◆ **TEXT SECTION**:
It is also the case that cell nuclear transplantation does not involve fertilisation and might be seen as reducing the Pius IX doctrine ad absurdum. If any cell has the potential to develop into a full embryo and needs to be accorded full human status, this would indeed be absurd.
The emphasis on fertilisation raises the question whether embryos made by cell nuclear replacement are really embryos at all. The ‘pro-life alliance’ asked for a judicial review whether fertilisation is essential for creating an embryo recognised as such in British law. At the initial hearing, Mr Justice Crane ruled that regulations do not cover embryos created by CNR, rather than through traditional fertilisation by sperm (November 2001).
However, the Court of Appeal (Lord Justice Phillips) robustly reversed this ruling (January 2002) and British law now recognises embryos made by CNR as legally equivalent to those created by fertilisation. Meanwhile, a law was passed to make reproductive cloning (placing an embryo made by CNR into a uterus) a criminal offence.
The problem of drawing a definitive line between two categories occurs in many fields. Examples include distinguishing between:
- • between plants and animals;
- • between male and female;
- • between living and dead at the end of life;
- • as well as between the conceptus and the embryo who is part of humanity.
These categories all exist, even though there can be blurring at the interface. That drawing a line is difficult is not a good reason for taking a fundamentalist line or refusing to draw a line at all.

◆ **GIVEN INFORMATION**:
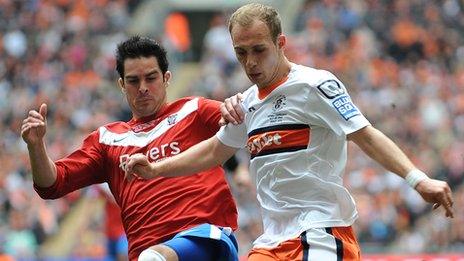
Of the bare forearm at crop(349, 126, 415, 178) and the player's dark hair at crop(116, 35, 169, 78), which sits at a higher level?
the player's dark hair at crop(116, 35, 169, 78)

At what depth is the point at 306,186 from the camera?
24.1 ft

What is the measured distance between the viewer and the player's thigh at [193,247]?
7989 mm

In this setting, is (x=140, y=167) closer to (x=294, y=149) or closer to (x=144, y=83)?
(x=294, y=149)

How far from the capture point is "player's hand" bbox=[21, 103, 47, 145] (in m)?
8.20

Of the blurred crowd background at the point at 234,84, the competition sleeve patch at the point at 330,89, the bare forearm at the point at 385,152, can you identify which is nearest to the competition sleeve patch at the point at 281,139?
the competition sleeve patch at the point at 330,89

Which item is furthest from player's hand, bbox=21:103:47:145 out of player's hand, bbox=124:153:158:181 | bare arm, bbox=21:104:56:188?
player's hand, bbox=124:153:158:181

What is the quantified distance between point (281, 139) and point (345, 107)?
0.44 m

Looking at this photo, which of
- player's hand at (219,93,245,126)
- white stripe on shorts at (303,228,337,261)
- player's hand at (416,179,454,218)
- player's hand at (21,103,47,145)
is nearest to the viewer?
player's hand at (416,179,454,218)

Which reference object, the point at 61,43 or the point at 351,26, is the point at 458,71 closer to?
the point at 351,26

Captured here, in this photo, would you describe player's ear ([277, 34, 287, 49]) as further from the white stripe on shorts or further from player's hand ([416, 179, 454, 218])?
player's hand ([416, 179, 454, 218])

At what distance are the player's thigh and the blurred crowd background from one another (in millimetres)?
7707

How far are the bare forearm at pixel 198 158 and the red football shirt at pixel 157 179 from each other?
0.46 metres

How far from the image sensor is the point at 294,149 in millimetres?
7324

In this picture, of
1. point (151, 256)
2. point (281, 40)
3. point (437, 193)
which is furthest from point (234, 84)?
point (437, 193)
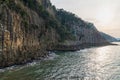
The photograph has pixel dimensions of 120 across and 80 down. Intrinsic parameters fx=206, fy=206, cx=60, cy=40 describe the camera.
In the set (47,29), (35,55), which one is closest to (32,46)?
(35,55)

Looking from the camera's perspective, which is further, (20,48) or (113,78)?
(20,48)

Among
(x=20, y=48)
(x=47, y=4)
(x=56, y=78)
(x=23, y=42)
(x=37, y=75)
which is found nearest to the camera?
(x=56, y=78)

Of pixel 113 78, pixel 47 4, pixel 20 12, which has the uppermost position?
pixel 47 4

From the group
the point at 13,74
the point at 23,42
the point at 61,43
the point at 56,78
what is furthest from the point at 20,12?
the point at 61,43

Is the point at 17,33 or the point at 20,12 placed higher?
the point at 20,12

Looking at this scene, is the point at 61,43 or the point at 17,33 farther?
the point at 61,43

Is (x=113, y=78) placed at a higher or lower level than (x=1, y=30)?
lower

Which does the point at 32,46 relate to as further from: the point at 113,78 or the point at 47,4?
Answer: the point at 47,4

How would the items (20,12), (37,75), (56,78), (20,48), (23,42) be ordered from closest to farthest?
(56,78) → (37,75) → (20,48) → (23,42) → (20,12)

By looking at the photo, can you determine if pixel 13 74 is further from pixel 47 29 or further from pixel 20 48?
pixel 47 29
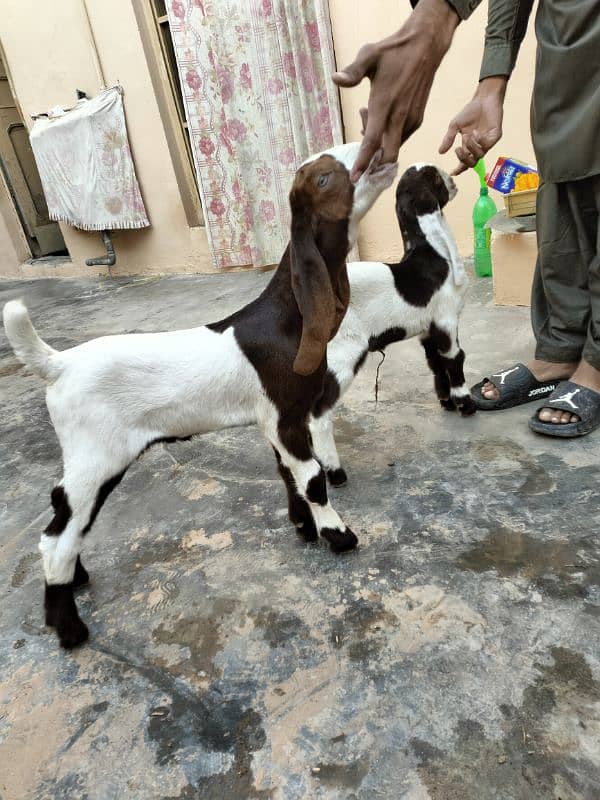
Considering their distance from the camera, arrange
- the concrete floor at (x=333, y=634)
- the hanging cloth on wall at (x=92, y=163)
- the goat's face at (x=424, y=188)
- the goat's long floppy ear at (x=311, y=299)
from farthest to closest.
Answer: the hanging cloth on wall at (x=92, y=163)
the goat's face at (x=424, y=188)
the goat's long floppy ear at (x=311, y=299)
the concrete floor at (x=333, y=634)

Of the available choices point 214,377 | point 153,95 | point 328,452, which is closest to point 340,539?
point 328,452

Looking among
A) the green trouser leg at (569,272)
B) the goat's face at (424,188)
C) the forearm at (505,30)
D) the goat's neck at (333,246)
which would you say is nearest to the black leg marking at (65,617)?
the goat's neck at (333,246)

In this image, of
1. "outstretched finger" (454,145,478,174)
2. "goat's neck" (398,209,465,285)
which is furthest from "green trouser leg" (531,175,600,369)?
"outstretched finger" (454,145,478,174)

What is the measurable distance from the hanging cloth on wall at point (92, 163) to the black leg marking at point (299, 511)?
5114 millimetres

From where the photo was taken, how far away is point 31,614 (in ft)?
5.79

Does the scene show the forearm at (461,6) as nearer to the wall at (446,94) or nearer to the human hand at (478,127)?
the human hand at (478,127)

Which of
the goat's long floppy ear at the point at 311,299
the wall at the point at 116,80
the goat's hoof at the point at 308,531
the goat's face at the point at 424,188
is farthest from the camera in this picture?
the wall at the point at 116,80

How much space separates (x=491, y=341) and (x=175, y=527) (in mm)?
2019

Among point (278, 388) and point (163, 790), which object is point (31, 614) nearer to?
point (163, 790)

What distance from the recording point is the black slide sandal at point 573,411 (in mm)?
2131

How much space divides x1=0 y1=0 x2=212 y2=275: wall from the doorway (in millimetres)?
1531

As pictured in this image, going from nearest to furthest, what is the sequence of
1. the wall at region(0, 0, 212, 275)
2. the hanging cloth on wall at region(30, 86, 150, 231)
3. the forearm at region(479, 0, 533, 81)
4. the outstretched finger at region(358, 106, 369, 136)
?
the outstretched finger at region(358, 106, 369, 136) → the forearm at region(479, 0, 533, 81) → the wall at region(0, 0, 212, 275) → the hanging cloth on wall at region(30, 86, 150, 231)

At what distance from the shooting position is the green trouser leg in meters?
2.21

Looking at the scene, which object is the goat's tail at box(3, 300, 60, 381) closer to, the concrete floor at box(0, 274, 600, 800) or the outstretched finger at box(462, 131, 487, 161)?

==

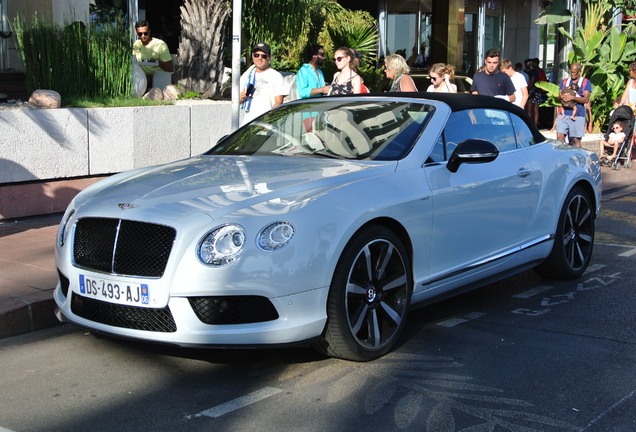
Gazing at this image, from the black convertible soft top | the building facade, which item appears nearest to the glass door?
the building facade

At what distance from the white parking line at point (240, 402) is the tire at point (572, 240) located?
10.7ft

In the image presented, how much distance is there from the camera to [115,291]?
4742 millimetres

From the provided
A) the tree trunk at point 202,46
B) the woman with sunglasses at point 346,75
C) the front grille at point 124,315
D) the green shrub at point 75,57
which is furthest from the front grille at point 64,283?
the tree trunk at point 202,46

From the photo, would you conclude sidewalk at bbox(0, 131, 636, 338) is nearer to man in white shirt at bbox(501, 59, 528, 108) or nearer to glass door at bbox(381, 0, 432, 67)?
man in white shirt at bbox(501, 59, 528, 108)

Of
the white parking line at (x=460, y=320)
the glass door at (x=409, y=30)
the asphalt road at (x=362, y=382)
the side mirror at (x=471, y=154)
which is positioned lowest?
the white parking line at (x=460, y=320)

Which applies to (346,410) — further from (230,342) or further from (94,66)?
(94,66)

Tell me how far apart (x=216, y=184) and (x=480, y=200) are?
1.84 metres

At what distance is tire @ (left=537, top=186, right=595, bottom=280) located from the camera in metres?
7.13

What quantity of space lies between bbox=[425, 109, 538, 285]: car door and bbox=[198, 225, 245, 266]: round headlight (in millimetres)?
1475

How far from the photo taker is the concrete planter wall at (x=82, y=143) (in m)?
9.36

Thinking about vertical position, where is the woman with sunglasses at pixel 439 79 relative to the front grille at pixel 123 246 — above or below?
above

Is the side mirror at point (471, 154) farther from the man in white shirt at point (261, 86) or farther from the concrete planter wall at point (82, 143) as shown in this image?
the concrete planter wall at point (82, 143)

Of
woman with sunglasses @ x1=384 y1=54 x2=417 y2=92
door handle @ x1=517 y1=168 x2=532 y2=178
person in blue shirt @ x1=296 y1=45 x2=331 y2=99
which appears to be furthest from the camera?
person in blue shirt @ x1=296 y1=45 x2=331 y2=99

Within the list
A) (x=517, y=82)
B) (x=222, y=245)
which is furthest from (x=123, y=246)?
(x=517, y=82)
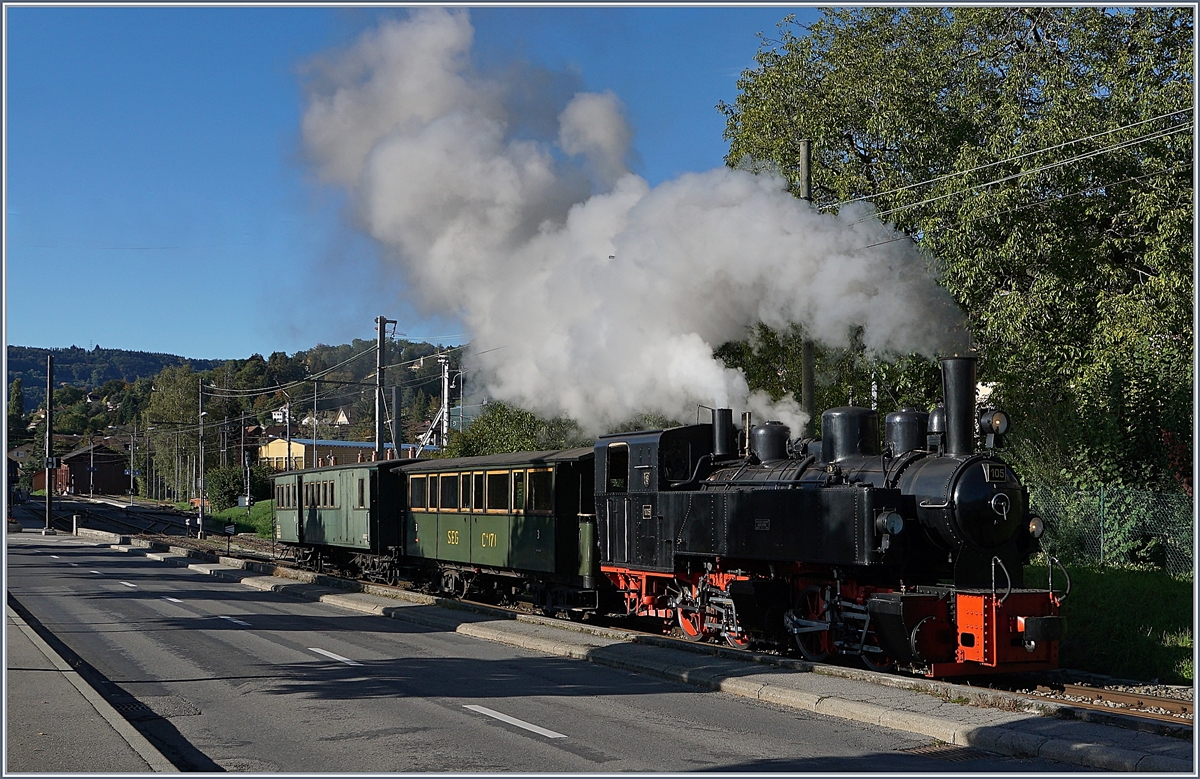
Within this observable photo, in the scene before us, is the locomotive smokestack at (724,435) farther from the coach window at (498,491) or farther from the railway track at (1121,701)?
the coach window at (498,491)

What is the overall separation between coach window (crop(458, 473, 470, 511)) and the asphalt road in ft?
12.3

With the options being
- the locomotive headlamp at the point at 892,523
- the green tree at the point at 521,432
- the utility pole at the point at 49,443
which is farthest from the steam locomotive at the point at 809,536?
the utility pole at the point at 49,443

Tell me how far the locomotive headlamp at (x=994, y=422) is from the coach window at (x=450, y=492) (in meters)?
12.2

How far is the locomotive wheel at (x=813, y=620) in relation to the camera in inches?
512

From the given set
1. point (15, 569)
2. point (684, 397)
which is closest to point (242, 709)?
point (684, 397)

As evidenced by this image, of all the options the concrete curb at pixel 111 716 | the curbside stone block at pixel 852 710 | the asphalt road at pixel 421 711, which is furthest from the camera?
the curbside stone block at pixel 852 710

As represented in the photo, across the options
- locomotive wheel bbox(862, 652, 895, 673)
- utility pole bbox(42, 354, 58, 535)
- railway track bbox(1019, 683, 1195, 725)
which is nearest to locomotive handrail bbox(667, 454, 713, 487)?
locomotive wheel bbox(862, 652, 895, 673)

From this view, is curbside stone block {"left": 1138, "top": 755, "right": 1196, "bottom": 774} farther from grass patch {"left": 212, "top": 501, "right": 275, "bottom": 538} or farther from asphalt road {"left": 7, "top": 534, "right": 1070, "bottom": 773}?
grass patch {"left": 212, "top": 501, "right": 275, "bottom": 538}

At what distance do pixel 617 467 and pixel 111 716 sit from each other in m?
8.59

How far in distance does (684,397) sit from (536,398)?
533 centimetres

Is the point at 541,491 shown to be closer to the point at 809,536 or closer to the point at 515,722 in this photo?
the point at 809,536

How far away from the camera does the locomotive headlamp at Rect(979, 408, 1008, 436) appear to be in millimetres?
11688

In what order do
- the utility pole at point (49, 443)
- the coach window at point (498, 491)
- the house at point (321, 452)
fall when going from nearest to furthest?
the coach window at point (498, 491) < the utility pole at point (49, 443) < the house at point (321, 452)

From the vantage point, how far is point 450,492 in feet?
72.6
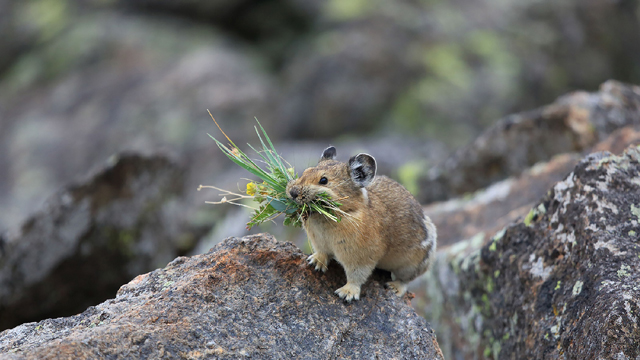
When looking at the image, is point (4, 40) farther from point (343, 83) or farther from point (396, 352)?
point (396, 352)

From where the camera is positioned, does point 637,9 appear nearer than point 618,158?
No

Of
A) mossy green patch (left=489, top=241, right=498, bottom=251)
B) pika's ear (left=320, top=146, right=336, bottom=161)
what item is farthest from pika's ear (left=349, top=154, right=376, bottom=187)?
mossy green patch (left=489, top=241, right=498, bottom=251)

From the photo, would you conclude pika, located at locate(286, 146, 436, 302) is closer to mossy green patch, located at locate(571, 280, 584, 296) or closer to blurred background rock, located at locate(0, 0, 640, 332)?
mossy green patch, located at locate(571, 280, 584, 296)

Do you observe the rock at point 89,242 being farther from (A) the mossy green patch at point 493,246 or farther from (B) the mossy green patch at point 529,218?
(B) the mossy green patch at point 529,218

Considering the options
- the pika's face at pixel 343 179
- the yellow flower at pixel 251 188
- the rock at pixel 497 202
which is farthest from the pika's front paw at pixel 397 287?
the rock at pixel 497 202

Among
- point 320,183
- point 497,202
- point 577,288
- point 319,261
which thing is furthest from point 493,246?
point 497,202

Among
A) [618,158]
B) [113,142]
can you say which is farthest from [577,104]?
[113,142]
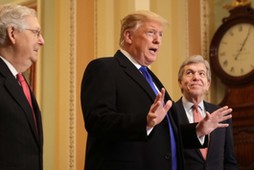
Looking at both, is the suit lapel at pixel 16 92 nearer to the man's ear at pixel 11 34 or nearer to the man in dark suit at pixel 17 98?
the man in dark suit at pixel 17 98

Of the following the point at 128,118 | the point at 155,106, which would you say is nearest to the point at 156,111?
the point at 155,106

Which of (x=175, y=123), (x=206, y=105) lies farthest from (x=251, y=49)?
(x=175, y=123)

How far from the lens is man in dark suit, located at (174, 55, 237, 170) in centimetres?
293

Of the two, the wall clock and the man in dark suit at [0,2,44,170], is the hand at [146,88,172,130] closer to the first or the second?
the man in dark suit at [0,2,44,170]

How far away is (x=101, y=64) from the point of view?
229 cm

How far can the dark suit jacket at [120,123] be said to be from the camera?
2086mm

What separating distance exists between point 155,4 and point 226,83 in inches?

◆ **WORK REQUEST 1**:
Using the text on cell nuclear replacement, answer each question briefly:
(a) Which judge made the ruling at the initial hearing?
(b) In what month and year did the Court of Appeal reverse that ruling?
(c) What did the new law make a criminal offence?
◆ **WORK REQUEST 2**:
Copy the part of the text on cell nuclear replacement between "It is also the" and "sperm (November 2001).", inclusive.

◆ **RESPONSE BOX 1**:
(a) Mr Justice Crane
(b) January 2002
(c) Reproductive cloning (placing an embryo made by CNR into a uterus)

◆ **RESPONSE BOX 2**:
It is also the case that cell nuclear transplantation does not involve fertilisation and might be seen as reducing the Pius IX doctrine ad absurdum. If any cell has the potential to develop into a full embryo and needs to be accorded full human status, this would indeed be absurd.
The emphasis on fertilisation raises the question whether embryos made by cell nuclear replacement are really embryos at all. The ‘pro-life alliance’ asked for a judicial review whether fertilisation is essential for creating an embryo recognised as such in British law. At the initial hearing, Mr Justice Crane ruled that regulations do not cover embryos created by CNR, rather than through traditional fertilisation by sperm (November 2001).